Der Erwerb der österreichischen Staatsbürgerschaft stellt für viele eine unüberwindbare Hürde dar, da die Anspruchsvoraussetzungen sehr restriktiv sind. Auch wenn die Integration gelungen ist, das Leumundszeugnis astrein, die Kosten für die Antragsstellung für sich und die Familienmitglieder angespart sind, kann die Einkommenssituation einen Strich durch die Rechnung machen. Eine Partizipationsmöglichkeit für alle Menschen, die ihren Lebensmittelpunkt in Österreich haben rückt damit in weite Ferne.
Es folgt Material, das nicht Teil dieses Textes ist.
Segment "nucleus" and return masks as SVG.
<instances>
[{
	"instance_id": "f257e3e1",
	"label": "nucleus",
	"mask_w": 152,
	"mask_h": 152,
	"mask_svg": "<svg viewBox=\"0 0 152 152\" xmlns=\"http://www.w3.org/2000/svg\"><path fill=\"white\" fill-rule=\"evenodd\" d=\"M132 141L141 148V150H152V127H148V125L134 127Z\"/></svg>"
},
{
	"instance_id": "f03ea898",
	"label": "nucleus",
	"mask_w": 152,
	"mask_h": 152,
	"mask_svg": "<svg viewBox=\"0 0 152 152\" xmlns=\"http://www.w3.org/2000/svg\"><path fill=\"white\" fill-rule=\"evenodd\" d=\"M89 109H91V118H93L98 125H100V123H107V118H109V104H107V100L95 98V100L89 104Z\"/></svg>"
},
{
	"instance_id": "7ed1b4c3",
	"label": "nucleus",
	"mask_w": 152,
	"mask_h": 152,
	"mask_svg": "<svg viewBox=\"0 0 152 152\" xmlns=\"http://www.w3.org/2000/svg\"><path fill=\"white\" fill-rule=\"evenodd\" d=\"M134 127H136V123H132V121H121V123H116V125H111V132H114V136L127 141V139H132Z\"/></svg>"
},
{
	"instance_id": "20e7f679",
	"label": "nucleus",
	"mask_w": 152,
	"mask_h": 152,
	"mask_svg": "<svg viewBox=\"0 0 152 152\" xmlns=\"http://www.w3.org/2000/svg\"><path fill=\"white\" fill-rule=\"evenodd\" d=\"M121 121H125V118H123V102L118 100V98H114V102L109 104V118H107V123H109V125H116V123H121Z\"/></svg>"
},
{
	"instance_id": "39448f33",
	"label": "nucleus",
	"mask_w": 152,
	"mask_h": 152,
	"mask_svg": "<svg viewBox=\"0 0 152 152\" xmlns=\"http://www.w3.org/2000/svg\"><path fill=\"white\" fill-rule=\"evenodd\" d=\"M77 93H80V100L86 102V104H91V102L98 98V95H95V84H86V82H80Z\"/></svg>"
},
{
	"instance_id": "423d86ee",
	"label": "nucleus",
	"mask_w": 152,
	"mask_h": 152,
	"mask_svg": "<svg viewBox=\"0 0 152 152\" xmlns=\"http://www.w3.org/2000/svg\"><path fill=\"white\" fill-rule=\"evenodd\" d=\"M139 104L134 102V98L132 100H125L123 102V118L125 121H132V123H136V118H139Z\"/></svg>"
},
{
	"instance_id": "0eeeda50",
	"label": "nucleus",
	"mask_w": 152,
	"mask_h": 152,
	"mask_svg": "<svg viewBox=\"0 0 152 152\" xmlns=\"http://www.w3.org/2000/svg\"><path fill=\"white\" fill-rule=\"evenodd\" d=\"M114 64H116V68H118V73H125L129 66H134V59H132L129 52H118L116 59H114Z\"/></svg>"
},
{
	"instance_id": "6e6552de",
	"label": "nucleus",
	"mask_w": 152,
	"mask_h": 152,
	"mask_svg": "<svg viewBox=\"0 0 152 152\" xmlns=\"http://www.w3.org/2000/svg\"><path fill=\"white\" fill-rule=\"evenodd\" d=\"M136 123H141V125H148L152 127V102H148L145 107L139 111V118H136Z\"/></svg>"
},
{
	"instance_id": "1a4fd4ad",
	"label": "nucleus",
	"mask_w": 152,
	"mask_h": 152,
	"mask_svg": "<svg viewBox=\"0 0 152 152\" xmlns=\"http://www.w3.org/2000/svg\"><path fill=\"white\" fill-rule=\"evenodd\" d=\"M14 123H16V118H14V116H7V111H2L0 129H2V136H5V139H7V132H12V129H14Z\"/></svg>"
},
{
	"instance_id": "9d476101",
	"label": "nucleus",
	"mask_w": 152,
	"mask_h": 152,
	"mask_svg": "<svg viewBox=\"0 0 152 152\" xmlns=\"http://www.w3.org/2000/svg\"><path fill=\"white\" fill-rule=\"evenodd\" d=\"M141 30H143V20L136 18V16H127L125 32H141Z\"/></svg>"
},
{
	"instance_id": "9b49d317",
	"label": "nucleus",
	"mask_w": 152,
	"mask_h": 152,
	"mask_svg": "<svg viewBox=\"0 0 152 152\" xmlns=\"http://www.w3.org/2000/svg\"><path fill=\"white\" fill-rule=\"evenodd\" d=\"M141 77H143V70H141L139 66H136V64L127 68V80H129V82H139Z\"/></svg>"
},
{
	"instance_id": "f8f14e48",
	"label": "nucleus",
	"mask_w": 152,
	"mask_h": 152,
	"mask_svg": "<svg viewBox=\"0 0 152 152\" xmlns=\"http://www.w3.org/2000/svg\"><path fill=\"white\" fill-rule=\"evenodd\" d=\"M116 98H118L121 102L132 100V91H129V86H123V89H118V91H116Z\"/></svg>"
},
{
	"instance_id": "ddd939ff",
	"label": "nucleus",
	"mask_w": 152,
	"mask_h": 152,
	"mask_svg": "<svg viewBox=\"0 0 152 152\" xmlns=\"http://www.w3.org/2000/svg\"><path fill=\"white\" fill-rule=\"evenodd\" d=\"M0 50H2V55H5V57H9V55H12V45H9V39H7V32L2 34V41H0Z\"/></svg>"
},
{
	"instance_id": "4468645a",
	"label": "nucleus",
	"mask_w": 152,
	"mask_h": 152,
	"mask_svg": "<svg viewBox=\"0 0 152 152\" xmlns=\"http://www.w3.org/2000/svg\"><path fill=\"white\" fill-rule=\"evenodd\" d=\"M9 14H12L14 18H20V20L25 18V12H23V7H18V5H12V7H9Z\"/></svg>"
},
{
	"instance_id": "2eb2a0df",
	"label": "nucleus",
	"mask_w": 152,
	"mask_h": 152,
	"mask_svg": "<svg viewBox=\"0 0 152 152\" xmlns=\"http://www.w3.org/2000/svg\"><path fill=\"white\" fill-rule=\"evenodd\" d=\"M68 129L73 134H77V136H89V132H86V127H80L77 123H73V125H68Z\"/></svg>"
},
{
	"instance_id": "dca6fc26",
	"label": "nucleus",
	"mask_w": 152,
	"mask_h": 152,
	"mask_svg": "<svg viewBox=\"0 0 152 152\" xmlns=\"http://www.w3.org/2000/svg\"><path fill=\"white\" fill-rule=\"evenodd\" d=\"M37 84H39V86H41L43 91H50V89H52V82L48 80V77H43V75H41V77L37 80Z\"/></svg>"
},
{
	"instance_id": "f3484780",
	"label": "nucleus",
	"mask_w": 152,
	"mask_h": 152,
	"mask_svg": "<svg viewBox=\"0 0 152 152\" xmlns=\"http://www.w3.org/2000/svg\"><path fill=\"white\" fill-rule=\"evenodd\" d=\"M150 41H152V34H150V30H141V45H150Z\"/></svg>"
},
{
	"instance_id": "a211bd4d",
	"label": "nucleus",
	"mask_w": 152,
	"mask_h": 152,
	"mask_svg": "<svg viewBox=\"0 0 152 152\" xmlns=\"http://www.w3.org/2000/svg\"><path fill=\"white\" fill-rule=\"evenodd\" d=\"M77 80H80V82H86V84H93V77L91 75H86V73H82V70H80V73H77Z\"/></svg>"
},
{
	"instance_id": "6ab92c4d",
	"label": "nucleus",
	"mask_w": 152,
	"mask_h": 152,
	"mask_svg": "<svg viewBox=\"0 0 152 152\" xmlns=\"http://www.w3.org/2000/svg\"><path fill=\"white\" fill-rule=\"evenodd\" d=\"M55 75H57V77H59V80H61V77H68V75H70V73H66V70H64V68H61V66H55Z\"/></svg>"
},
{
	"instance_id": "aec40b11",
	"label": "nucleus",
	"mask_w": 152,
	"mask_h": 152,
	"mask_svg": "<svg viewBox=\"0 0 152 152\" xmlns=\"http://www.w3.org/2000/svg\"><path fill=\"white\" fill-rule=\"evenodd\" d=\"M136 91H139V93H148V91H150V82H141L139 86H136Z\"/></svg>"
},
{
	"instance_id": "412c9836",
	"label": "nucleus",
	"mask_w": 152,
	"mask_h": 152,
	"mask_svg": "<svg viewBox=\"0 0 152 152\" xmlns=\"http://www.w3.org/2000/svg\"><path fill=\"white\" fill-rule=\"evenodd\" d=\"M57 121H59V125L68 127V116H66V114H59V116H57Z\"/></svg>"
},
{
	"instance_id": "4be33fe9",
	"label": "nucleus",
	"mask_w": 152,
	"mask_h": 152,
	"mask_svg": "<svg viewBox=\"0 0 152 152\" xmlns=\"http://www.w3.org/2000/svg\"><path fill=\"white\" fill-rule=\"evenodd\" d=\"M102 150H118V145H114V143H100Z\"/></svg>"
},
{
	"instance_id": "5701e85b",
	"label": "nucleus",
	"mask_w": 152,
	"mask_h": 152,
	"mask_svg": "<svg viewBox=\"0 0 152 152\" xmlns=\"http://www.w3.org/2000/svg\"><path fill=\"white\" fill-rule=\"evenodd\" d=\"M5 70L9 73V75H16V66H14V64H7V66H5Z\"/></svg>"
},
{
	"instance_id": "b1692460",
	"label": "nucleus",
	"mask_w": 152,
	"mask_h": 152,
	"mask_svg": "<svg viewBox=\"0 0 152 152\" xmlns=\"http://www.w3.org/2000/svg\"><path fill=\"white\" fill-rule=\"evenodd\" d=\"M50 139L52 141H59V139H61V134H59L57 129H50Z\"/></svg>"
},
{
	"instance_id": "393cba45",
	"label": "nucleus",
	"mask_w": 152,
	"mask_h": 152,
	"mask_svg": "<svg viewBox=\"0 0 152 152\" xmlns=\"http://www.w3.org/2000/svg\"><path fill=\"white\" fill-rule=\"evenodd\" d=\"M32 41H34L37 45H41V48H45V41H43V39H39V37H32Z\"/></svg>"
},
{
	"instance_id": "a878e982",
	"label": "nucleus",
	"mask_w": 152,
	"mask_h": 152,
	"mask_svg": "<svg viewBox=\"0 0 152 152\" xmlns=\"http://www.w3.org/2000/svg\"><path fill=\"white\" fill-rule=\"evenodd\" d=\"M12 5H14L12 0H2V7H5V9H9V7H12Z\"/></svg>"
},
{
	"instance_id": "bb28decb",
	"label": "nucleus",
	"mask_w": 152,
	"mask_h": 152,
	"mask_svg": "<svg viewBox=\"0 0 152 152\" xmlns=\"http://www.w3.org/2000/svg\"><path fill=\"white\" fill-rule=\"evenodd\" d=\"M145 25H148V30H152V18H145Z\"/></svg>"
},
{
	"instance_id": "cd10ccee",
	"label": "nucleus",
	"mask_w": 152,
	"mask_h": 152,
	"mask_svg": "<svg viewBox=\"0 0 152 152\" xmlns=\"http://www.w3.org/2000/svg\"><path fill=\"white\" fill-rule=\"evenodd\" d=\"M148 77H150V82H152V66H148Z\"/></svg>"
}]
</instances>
Das Wahlrecht für MitbürgerInnen ohne österreichische Staatsbürgerschaft (über das kommunale Wahlrecht für EU-BürgerInnen hinaus), muss dringend diskutiert werden. Vorstellbar wäre, dass nach einer legalen Aufenthaltsdauer von 8 Jahren und einem Ansuchen um Aufnahme ins Wahlregister, das Recht auf Beteiligung zur Nationalratswahl gegeben ist.